WORK INSTRUCTIONS:
[A] In the Kubernetes security article, what are the steps of the exploit sequence that followed once the container started?
[B] Pick up the Kubernetes security article from its final line and carry it forward.

SUPPLIED TEXT:
- - - - -

Published  
January 13, 2026

In enterprise infra, there’s no security without consistency

Meet the vulnerable app, in the vulnerable environment

Back in 2024, I was working for a cybersecurity vendor, living on the conference circuit performing live demos and talks all about Kubernetes security. 

One talk in particular sticks in my mind. The goal was simple: show how a misconfigured workload can escalate into something much larger.

The container I deployed looked like something you would find in a typical engineering environment. (There’s probably one just like it in your environment, too).

It had elevated privileges because a team “needed it to work.” 

The base image had not been rebuilt for some time and still contained a critical vulnerability published in 2022 (CVE-2022-22965). 

The node also had access to the cloud instance metadata endpoint.

What does a vulnerable environment look like?

Like any exploit, it happens step by (easy) step

Once the container started, the sequence was predictable. 

Get a shell. Use the extra privileges to reach the host filesystem. Query the metadata service. Retrieve information that should never be reachable from inside a pod. Oops.

As I was talking, I could see the audience was focused on the exploit. But I was more focused on the conditions that allowed it to happen. 

In reality, none of them was unusual! They were each the result of normal engineering decisions made under pressure:

  • A quick exception
  • An image rebuild is delayed until later
  • Defaults left untouched

This was the first lesson from the demo. Attackers often rely on common misconfigurations rather than advanced techniques (why work hard when you can walk in the proverbial front door?). 

The second lesson came later. Several scanners could have easily flagged the vulnerable image and the configuration issues, enabling the developers and operations teams to fix the issues before the exploit happened.

In other words: the problem was not tool availability. It was uneven deployment across environments and clusters. Some clusters had the right scanners. Others did not. Some teams enforced privilege restrictions. Others did not. 

The gaps were operational, not theoretical.

The cause? Configuration drift

If there was one common theme I saw during my years at the world’s largest cybersecurity company, it was how environments are often surprisingly inconsistent. 

After joining Spectro Cloud, the connection between security vulnerabilities and environment inconsistency became clearer. 

Most Kubernetes risk does not originate at runtime. It originates in how clusters are created and how they drift over time.

Most organizations understand the basics of Kubernetes hardening:

  • Run workloads with minimal privileges.
  • Keep images and base components current.

- - - - -

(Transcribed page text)
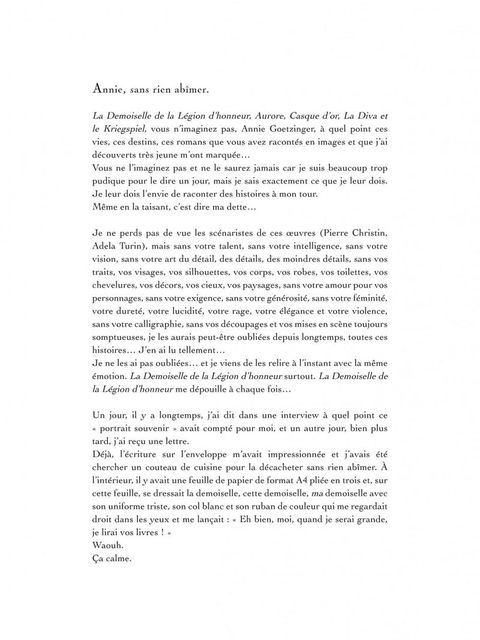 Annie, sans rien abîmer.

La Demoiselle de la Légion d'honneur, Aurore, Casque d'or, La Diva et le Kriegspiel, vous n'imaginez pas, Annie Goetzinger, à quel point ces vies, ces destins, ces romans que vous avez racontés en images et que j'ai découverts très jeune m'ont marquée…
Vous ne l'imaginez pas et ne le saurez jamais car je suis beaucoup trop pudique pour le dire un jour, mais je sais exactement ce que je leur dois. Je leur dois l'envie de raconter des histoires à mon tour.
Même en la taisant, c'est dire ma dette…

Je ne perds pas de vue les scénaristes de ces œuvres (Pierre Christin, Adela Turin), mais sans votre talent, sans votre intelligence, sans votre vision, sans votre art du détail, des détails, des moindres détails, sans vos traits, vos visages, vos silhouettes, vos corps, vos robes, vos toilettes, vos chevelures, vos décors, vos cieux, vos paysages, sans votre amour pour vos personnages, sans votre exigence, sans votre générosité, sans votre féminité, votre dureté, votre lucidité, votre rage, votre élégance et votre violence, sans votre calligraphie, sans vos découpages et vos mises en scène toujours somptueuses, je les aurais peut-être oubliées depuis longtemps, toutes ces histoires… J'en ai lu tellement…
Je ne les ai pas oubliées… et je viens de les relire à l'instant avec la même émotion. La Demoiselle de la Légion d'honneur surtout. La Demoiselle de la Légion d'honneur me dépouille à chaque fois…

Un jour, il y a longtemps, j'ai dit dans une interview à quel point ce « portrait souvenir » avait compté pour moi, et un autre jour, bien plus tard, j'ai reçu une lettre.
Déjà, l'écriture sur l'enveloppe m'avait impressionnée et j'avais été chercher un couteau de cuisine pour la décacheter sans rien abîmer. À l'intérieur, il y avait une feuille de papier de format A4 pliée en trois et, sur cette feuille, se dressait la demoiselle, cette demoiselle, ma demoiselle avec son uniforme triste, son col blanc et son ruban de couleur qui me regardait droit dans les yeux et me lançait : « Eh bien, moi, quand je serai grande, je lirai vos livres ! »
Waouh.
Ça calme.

- - - - -

OUTPUTS IN ORDER:
[A]
1. Get a shell.
2. Use the extra privileges to reach the host filesystem.
3. Query the metadata service.
4. Retrieve information that should never be reachable from inside a pod.

[B]
  • Apply secure defaults.
  • Scan images and configurations regularly.

In practice, the challenge is delivering on those basics with absolute consistency.

Kubernetes is inherently flexible (that’s one of the reasons we all love it, right?). Teams can choose different CNIs, logging stacks, ingress controllers, and security tools. 

This flexibility is useful in development but creates drift when you see it working at scale.

One environment gets regular updates, while another stays pinned because teams are hesitant to change what is working for them and their apps. 

A scanner runs on one cluster, but is missing from another. 

Over time, clusters become similar in name but different in detail, and this impacts both risk and operational load.

In drifted environments, especially at scale, security teams are unable to answer simple questions such as “where is this tool deployed?” or “how many clusters use an outdated image?” Platform teams spend more time maintaining exceptions than improving the shared platform. Documentation trails reality, people leave, and dependencies become unknown.

The sad truth is that all these issues are extremely common in Kubernetes environments. They are the natural result of running many clusters without a structured lifecycle model. The exploit from my demo simply illustrated how these operational differences can align into a clear attack path.

So how do you enforce consistency?

Palette tackles this problem by treating cluster definition as a declarative asset.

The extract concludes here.